Existing treatments for Wilson’s disease have two major limitations: the risk of side effects from D-penicillamine (affecting 10–30% of patients) and the requirement for lifelong medication. Thus, there is a need for fundamentally new approaches, among which gene therapy appears the most promising. The method delivers a functional copy of the ATP7B gene using AAV vectors, which potentially eliminates the disease's root cause and reduces the need for long-term pharmacotherapy [16].

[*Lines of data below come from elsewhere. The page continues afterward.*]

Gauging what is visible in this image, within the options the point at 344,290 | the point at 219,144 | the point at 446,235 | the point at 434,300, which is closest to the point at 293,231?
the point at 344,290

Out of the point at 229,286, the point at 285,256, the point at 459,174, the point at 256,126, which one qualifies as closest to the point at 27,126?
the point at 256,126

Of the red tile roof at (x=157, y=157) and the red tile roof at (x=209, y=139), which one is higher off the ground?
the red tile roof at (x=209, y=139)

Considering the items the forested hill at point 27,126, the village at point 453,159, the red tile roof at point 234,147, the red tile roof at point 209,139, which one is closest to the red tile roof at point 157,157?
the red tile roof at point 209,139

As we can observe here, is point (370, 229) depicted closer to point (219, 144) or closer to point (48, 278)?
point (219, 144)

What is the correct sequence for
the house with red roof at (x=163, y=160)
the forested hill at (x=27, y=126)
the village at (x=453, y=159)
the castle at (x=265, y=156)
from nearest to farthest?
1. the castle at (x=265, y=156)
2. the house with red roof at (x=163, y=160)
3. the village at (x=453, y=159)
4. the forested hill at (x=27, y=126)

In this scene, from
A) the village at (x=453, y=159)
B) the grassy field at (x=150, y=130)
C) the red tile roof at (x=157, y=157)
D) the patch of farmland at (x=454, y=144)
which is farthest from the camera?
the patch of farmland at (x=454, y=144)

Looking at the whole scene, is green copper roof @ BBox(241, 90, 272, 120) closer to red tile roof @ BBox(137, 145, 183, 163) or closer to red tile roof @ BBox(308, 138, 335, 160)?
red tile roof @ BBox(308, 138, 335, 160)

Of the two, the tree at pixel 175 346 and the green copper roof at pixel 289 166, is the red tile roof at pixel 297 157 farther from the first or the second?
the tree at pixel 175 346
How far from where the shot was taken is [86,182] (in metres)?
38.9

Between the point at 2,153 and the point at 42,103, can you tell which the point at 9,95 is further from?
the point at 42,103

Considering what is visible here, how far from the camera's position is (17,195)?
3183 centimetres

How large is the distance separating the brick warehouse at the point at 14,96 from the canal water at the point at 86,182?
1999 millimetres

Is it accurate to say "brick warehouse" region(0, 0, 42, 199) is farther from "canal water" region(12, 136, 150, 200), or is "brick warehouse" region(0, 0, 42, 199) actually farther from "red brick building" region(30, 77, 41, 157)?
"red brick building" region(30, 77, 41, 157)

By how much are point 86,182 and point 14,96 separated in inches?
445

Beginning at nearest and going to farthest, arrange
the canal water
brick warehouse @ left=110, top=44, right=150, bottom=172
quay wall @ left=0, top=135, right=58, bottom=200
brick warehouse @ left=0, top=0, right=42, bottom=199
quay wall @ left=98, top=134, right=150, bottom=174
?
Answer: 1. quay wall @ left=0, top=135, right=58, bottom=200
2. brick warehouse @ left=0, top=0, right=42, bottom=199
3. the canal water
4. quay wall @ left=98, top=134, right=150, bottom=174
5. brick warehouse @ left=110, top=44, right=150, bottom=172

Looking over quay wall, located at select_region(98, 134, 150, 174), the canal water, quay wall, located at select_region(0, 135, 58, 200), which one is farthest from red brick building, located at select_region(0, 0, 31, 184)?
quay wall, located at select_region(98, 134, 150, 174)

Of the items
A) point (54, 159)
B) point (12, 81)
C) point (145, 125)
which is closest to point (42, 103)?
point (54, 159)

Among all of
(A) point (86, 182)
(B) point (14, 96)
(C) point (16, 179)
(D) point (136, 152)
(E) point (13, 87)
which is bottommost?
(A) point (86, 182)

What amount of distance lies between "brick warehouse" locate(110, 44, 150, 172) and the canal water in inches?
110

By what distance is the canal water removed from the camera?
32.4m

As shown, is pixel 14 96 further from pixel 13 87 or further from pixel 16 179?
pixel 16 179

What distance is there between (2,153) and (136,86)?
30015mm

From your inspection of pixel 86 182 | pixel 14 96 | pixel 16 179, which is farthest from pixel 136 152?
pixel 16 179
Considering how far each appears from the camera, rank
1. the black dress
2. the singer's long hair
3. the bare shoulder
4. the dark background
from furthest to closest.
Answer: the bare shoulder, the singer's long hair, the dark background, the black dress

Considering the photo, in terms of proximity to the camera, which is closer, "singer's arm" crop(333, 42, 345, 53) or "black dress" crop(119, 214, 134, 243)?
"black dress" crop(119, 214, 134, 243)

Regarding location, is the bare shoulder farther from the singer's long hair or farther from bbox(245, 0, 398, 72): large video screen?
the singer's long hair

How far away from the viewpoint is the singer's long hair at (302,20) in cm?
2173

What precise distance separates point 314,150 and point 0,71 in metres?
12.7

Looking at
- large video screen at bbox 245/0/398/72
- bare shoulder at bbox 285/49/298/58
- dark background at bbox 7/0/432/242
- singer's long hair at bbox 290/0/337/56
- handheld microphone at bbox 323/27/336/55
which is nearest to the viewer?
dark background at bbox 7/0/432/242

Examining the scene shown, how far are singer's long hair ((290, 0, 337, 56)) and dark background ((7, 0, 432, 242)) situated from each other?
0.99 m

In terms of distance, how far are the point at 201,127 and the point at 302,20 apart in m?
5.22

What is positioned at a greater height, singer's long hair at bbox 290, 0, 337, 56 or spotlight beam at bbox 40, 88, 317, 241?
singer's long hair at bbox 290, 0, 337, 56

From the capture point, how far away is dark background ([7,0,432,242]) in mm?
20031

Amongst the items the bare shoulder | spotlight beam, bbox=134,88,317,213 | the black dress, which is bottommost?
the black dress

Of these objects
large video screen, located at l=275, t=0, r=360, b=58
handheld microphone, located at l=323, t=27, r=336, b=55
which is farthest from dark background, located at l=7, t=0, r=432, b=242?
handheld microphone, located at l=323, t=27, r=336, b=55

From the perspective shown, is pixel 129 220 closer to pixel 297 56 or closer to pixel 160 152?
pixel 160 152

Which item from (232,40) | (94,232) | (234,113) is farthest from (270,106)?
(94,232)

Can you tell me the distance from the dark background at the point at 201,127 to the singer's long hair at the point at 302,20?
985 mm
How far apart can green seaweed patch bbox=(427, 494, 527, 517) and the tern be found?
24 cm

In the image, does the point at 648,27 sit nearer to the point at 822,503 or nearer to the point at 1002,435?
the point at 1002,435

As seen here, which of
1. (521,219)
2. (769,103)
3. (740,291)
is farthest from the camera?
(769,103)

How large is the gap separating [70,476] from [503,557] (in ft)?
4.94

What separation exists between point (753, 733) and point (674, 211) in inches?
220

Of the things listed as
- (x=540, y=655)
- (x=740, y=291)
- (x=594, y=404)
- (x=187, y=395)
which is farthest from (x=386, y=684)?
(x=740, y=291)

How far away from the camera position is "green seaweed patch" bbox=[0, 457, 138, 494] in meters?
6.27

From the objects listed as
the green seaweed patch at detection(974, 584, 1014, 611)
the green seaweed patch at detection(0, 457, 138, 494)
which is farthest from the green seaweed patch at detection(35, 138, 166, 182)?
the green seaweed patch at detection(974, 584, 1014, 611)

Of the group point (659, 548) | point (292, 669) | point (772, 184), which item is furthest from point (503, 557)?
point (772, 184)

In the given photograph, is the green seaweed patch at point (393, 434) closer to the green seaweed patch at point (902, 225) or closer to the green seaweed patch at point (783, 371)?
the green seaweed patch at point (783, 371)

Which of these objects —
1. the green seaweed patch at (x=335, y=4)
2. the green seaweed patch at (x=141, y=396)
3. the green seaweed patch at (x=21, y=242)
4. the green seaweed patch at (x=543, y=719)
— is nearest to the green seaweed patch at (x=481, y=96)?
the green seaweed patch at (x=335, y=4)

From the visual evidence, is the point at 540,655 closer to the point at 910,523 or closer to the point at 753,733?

At the same time, the prognosis for Wilson’s disease critically depends on treatment adherence; without therapy, the life expectancy after symptom onset is only a few years, whereas with strict adherence to treatment recommendations, patients can live a long, full-fledged life.

CONCLUSION

Wilson’s disease is one of the few hereditary disorders for which an effective pathogenetic therapy exists. Timely diagnosis and regular treatment, provided that therapy is adhered to, can transform the disorder from a life-threatening condition into a controlled chronic disease with a favorable long-term prognosis. To ensure treatment adherence, it is necessary to implement support programs that include patient and family education, regular monitoring of the condition, and multidisciplinary support from specialists of various profiles.